+++ Input records +++

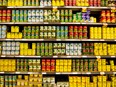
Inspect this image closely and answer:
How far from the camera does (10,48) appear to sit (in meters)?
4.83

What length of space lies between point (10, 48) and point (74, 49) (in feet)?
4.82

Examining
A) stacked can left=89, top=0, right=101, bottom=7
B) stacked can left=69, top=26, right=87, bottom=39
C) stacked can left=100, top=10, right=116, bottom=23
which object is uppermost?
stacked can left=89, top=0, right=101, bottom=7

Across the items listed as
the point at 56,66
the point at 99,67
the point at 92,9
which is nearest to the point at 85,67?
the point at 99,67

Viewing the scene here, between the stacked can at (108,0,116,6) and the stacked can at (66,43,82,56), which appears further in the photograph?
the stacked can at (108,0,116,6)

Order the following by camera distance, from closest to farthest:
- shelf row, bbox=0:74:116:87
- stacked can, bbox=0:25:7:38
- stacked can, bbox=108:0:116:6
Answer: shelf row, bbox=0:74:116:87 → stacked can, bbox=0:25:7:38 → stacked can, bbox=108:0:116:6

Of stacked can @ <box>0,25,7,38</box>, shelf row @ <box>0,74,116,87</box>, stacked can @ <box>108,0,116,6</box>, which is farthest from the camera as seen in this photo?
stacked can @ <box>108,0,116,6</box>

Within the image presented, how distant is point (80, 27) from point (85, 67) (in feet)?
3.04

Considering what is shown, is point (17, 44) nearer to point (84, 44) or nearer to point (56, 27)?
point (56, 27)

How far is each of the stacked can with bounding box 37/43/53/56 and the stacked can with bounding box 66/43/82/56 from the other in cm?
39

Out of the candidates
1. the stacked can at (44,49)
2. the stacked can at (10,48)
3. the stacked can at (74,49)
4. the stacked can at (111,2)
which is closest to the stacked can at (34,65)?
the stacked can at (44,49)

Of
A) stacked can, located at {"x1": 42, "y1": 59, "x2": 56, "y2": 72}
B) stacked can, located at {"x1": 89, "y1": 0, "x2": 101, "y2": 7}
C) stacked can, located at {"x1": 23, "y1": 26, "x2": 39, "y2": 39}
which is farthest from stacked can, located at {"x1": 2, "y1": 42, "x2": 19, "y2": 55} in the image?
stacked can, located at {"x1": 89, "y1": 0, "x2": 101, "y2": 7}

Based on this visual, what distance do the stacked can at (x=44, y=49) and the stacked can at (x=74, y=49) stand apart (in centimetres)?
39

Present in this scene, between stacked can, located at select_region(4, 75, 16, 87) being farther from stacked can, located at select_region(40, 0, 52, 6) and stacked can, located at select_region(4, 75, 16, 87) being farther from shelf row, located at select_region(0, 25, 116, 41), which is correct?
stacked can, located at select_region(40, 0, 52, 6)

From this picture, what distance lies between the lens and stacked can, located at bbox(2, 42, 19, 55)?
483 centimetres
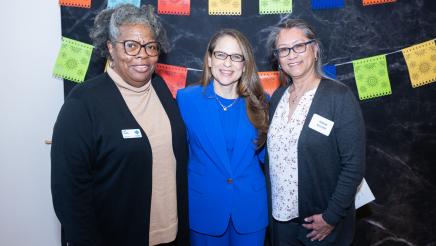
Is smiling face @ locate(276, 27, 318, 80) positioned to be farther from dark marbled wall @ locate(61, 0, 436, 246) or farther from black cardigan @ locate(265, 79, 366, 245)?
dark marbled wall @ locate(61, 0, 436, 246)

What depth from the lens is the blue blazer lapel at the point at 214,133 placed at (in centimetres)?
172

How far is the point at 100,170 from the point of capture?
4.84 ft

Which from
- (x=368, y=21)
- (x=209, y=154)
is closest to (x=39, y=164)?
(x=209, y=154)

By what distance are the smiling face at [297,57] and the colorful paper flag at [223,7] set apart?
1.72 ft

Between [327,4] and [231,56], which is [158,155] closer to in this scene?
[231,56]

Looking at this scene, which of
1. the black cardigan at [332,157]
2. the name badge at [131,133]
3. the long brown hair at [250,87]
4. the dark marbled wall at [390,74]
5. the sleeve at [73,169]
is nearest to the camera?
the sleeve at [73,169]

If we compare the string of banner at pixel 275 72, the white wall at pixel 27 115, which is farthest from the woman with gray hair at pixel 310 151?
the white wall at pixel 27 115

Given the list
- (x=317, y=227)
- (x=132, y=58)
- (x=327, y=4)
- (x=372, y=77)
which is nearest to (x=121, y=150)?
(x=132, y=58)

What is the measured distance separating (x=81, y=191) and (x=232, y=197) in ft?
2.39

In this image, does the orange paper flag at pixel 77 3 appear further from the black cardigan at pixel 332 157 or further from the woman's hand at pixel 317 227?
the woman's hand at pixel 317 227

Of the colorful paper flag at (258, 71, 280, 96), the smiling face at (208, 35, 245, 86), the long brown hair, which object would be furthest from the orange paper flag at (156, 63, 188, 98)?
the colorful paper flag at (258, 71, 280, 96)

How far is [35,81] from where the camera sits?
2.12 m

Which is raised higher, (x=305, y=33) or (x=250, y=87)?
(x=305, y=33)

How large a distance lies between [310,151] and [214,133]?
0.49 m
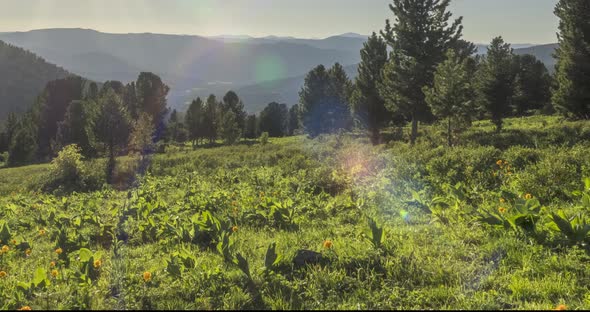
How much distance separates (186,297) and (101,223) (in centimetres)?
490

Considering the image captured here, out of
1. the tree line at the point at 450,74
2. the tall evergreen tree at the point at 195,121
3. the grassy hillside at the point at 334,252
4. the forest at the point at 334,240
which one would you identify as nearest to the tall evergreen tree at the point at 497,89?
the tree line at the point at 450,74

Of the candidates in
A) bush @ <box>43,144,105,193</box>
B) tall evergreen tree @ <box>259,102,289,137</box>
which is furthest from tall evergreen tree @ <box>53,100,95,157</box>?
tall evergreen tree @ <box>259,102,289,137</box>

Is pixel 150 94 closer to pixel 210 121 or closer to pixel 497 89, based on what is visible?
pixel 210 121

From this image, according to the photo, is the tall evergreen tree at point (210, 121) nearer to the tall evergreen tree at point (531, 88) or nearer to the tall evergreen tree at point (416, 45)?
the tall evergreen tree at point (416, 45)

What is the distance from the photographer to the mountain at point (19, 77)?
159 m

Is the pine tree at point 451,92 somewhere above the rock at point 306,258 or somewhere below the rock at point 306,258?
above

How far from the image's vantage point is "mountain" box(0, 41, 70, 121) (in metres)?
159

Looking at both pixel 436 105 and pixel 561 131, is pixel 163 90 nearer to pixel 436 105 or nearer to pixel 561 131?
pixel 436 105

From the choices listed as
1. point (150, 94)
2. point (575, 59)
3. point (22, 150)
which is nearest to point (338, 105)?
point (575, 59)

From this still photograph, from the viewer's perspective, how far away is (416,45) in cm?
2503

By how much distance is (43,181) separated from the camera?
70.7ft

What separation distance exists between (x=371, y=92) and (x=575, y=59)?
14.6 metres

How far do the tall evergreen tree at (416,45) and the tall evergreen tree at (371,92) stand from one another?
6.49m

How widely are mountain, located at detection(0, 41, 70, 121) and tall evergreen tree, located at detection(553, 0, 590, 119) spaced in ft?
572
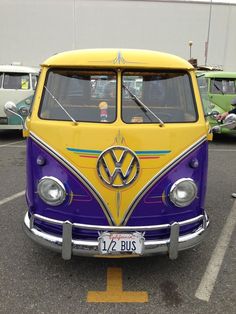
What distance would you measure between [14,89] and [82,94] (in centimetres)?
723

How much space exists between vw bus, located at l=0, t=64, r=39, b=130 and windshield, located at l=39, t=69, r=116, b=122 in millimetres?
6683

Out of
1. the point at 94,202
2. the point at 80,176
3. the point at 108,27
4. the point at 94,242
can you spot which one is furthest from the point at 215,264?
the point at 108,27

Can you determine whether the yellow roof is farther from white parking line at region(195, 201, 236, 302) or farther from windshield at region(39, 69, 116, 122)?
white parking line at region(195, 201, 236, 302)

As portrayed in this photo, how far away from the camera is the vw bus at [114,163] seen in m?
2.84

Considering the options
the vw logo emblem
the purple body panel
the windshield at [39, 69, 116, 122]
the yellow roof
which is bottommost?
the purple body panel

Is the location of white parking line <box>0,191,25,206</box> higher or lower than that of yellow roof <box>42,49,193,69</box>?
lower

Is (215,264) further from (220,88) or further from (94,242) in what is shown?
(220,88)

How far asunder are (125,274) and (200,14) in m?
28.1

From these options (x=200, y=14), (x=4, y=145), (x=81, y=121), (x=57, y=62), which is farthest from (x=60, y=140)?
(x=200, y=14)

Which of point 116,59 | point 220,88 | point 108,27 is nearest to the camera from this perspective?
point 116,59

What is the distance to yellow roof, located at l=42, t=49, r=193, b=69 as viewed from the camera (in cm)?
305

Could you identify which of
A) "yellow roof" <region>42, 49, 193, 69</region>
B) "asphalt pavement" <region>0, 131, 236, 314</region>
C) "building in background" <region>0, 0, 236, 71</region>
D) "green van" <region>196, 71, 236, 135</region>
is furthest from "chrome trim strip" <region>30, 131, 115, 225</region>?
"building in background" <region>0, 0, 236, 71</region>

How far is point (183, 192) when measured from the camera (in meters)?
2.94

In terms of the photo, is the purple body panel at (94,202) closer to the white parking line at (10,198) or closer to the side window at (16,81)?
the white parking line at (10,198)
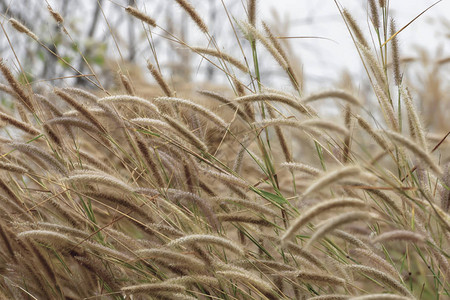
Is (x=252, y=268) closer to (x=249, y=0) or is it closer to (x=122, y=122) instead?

+++

[Stated task] Copy out, word for word, each line from the one with "As portrayed in" up to and including the last line of the items, and leave out the pictures.

[Correct response]
As portrayed in this photo, how far away from the camera is the vw bus at [114,163] seen in m?
2.84

Considering the options
the vw logo emblem
the purple body panel
the windshield at [39, 69, 116, 122]
the yellow roof
which is bottommost?
the purple body panel

Is the location of white parking line <box>0,191,25,206</box> higher or lower than that of yellow roof <box>42,49,193,69</box>?
lower

Is (215,264) further from (220,88) or further from (94,242) in what is shown?
(220,88)

How far asunder are (125,274) and (200,14) in m?
28.1

From these options (x=200, y=14), (x=4, y=145), (x=81, y=121), (x=57, y=62), which is farthest from (x=60, y=140)?
(x=200, y=14)

Which of point 116,59 | point 220,88 | point 108,27 is nearest to the camera from this perspective?
point 116,59

What is the distance to yellow roof, located at l=42, t=49, r=193, b=69 as viewed from the camera (in cm)?
305

Could you identify which of
A) "yellow roof" <region>42, 49, 193, 69</region>
B) "asphalt pavement" <region>0, 131, 236, 314</region>
C) "building in background" <region>0, 0, 236, 71</region>
D) "green van" <region>196, 71, 236, 135</region>
is furthest from "chrome trim strip" <region>30, 131, 115, 225</region>?
"building in background" <region>0, 0, 236, 71</region>

How far is point (183, 192) when measured from the camera (in meters)?
2.94

In terms of the photo, is the purple body panel at (94,202) closer to the white parking line at (10,198) or closer to the side window at (16,81)?
the white parking line at (10,198)
Is (x=252, y=268) closer to (x=249, y=0) or is it closer to (x=122, y=122) instead?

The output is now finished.